George bringt die Akteure aus Südafrika mit jungen Studierenden aus der ganzen Welt zusammen. Gemeinsam entwickeln diese Tandems Ideen und Strategien, um die Non-Profit-Organisationen finanziell unabhängiger zu machen und ein eigenes Einkommen zu generieren. „Es ist immer wichtig, einen Teil des erwirtschafteten Geldes für die Löhne und die im Moment anstehenden Ausgaben zu verwenden – doch ein Teil des Gewinnes sollte zurückgelegt werden oder für langfristige Investitionen genutzt werden“, so George.
Die internationalen Studierenden lernen eine Menge bei diesen praktischen Seminaren.
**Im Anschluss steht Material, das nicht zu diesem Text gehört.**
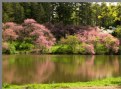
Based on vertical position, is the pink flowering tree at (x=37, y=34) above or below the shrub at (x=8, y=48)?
above

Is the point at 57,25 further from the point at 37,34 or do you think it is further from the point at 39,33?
the point at 37,34

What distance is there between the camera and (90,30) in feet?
47.0

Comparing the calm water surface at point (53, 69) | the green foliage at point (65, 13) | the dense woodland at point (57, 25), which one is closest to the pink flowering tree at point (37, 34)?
the dense woodland at point (57, 25)

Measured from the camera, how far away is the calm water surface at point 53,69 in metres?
9.93

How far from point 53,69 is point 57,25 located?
74.8 inches

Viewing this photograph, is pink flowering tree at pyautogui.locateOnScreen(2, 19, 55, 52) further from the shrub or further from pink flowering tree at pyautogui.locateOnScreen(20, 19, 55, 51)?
the shrub

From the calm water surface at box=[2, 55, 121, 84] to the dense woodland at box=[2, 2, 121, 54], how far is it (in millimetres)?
406

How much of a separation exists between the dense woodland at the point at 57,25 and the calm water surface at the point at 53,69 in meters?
0.41

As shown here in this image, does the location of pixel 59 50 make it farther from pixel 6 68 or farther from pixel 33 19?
pixel 6 68

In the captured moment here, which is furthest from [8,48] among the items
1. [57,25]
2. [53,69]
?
[57,25]

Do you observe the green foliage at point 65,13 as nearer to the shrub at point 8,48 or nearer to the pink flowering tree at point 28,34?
the pink flowering tree at point 28,34

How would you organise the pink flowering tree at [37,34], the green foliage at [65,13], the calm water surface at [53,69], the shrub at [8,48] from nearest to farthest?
the calm water surface at [53,69] < the green foliage at [65,13] < the shrub at [8,48] < the pink flowering tree at [37,34]

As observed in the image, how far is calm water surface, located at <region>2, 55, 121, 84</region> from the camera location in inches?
391

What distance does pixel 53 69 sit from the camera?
37.0 feet
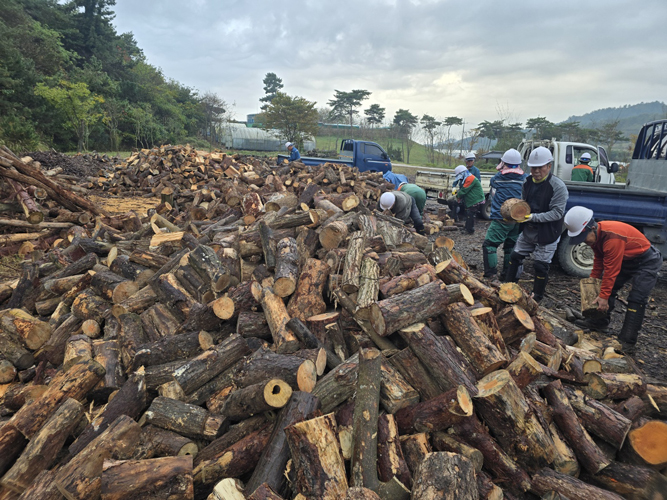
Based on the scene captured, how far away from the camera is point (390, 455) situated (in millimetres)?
2119

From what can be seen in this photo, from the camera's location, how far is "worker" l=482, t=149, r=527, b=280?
558 centimetres

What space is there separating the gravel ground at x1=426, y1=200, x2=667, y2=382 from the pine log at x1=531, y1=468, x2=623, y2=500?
261cm

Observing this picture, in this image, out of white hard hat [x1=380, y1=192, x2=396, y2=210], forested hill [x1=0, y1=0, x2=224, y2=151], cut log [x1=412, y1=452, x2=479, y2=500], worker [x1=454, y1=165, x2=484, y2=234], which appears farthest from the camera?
forested hill [x1=0, y1=0, x2=224, y2=151]

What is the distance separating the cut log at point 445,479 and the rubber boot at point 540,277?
3.82 metres

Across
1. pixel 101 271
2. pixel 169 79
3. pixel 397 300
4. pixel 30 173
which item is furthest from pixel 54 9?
pixel 397 300

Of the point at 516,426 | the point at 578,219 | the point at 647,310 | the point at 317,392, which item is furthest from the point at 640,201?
the point at 317,392

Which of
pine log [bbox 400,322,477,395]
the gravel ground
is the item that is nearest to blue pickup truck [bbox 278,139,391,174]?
the gravel ground

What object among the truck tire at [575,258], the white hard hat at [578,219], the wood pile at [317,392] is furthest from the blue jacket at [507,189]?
the wood pile at [317,392]

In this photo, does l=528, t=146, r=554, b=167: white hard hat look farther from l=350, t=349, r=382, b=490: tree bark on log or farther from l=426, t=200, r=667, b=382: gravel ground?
l=350, t=349, r=382, b=490: tree bark on log

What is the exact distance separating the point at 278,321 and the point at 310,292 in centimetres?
48

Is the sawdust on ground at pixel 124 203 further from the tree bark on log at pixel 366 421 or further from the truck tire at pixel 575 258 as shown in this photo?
the truck tire at pixel 575 258

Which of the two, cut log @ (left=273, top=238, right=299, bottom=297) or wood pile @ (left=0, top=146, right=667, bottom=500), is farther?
cut log @ (left=273, top=238, right=299, bottom=297)

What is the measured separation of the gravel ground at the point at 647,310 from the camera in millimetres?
4023

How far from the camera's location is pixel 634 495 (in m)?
2.08
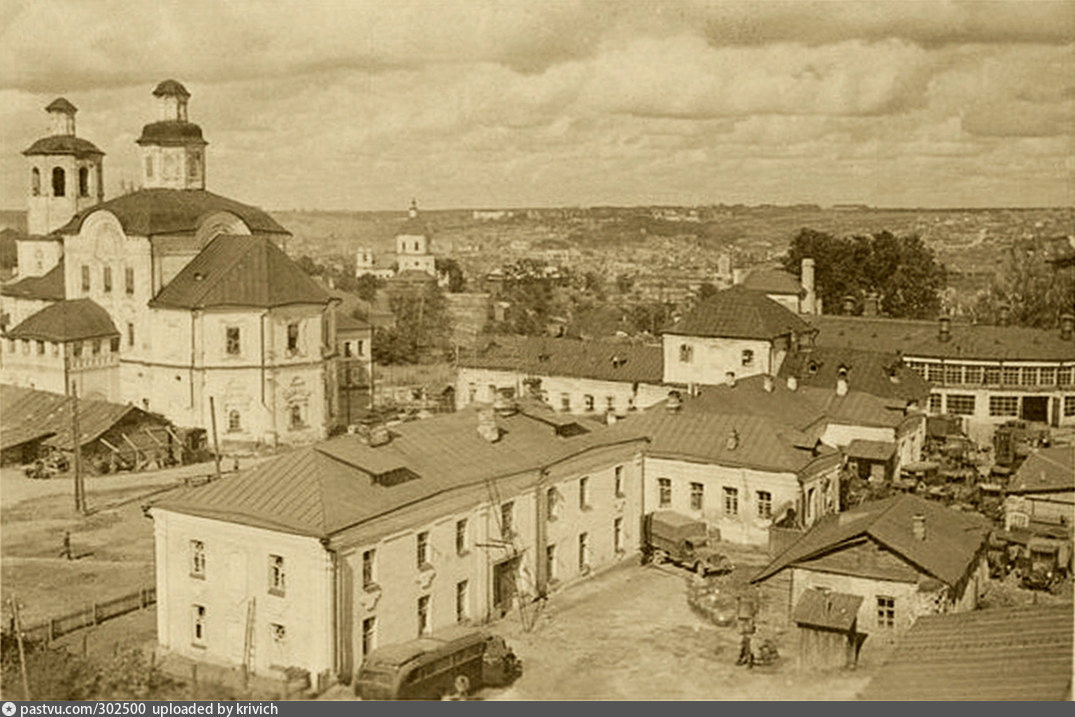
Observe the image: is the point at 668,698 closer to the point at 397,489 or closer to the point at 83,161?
the point at 397,489

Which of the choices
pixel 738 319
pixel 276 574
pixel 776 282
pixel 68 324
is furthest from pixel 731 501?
pixel 776 282

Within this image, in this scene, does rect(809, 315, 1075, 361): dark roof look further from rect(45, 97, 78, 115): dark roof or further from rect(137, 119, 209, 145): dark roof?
rect(45, 97, 78, 115): dark roof

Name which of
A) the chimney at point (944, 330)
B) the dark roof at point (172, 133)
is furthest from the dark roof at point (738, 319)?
the dark roof at point (172, 133)

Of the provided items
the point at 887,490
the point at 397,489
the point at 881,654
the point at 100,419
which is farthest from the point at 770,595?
the point at 100,419

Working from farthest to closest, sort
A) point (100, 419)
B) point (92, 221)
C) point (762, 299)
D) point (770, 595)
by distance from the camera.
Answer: point (762, 299)
point (92, 221)
point (100, 419)
point (770, 595)

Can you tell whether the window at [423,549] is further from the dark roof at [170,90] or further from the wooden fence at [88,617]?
the dark roof at [170,90]
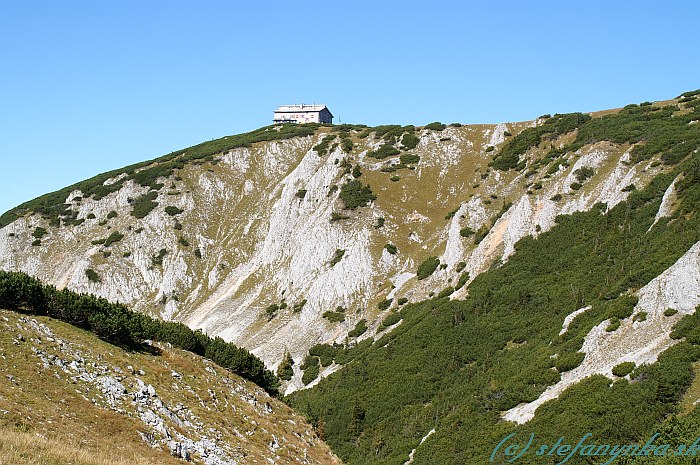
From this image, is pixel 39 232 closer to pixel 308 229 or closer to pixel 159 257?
pixel 159 257

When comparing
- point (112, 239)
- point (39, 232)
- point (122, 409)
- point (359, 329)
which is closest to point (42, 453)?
point (122, 409)

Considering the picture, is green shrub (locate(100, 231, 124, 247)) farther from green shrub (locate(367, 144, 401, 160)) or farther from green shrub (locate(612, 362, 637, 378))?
green shrub (locate(612, 362, 637, 378))

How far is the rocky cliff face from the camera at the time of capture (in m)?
76.7

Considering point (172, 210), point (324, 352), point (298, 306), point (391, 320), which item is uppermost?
point (172, 210)

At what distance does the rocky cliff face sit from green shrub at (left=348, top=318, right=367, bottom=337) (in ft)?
2.97

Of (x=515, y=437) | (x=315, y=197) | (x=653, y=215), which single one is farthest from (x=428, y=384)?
(x=315, y=197)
Finanziert werden diese über ihre Ausbildungseinrichtungen. Von dem, was übrig bleibt, ermöglicht George, der Robin Hood, südafrikanischen Kindern und Jugendlichen den Besuch einer Schule.
Über seine Arbeit und sein Anliegen spricht George auch in Deutschland. Zuletzt nahm er auf Einladung des Südafrika Forums NRW an Veranstaltungen teil, darunter an der diesjährigen Landeskonferenz des Eine Welt Netzes NRW in Münster.
„Start Up Africa“ lautete der Titel des Workshops, bei dem er als einer der Experten mitwirkte. Vor mehr als 30 Teilnehmenden beschrieb er seine Theorien des Wandels und des Social Entrepreneurships. Damit leitete er die Berichte einiger seiner ehemaligen Studierenden aus Wuppertal ein, die im Sommer 2018 vier Wochen in Südafrika verbracht hatten. Dort waren sie Teil der Tandem-Idee. In Münster konnten sie die vielfältigen Ergebnisse des Projekts ETAFENI, einem Aids-Zenrum für Kinder und deren Eltern in Kapstadt, vorstellen – beeindruckend kreativ.
Im Rahmen von ETAFENI wurde auch ein Garten angelegt und dient nun zur Versorgung der Menschen vor Ort. Auch die internationale Netzwerkinitiative Sevengardens wurde in dem Workshop präsentiert. In diesem Projekt werden aus Pflanzenmaterial ganz nach traditionellem Wissen umweltfreundliche, gesundheitsverträgliche und kostengünstige Farben gewonnen, die für verschiedene Arten des Kunsthandwerks und Textilgewerbe geeignet sind. So arbeitet beispielsweise ein junger Kollege in Free State, einer Provinz Südafrikas, an seinem eigenen T-Shirt-Label mit Sevengardens-Farben. Die Idee nun ist: Es soll einen ersten gemeinsamen Workshop am Kap der Guten Hoffnung in naher Zukunft geben.